By James Anderson, Associated Press
Colorado’s Republican-led Senate passed a bill Thursday to stabilize a state pension program whose billions in unfunded liabilities have led to one state credit downgrade, but the rescue package is certain to be changed in the Democrat-led House.
One of the top legislative priorities of 2018, the bill exposed stark differences between Democrats who argue it’s unfair that retirees and public employees bear the brunt of stabilization and Republicans who say further delay could lead to insolvency.
All agree on the urgency of fixing the Public Employees’ Retirement Association, which covers more than 560,000 Coloradans. PERA, according to Republican bill co-sponsor Sen. Jack Tate, has $50 billion in unfunded liabilities. PERA itself puts that figure at about $32 billion.
The bill passed Thursday increases employee contributions by 3 percent of net pay; temporarily freezes cost of living adjustments for retirees; raises the retirement age for new employees; and lowers the average salary figure used to calculate retirement benefits.

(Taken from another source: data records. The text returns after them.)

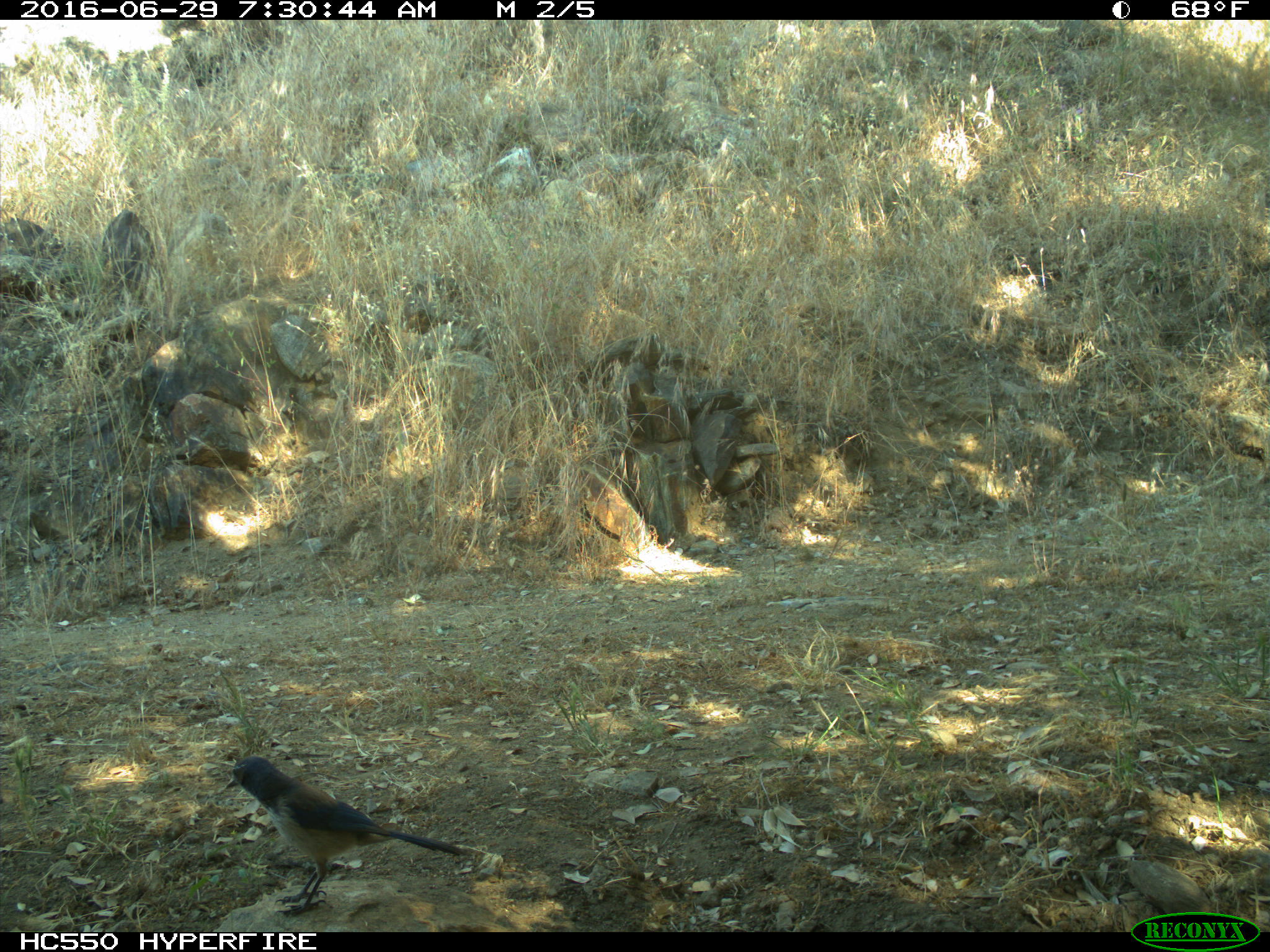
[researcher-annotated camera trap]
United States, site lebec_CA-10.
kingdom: Animalia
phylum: Chordata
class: Aves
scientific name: Aves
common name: birds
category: unidentified bird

Taxpayer-funded employers ranging from school districts to the Colorado State Patrol would see no increase in contributions that already exceed 20 percent of employee compensation. Republicans argue forcing more contributions would, for example, starve school districts already struggling to hire and retain teachers.
In November, Standard & Poors Global Ratings lowered its credit rating outlook for Colorado from stable to negative, citing PERA’s liabilities. It warned of another downgrade if Colorado didn’t adopt a plan within two years.
Democratic Gov. John Hickenlooper, too, has called for no raise in employer contributions and higher employee contribution rates. He’s also urged a 3 percent salary increase for state employees starting July 1.
Minority Senate Democrats called for “shared sacrifice” in the 30-year rescue plan. They also objected to the bill’s offer to employees the option of participating in a 401K-style defined contribution plan rather than the current standard retirement defined benefit plan. They said that option leaves employees’ savings at the mercy of the markets.
The Senate vote was 19-16, with all Republicans and the chamber’s lone independent in favor.
The last dramatic changes to the pension system came in 2010, when lawmakers approved benefit cuts and increased contributions over several years to strengthen a fund whose assets dropped dramatically in the Great Recession. Increased retiree longevity and overoptimistic investment returns also contributed to PERA’s troubles.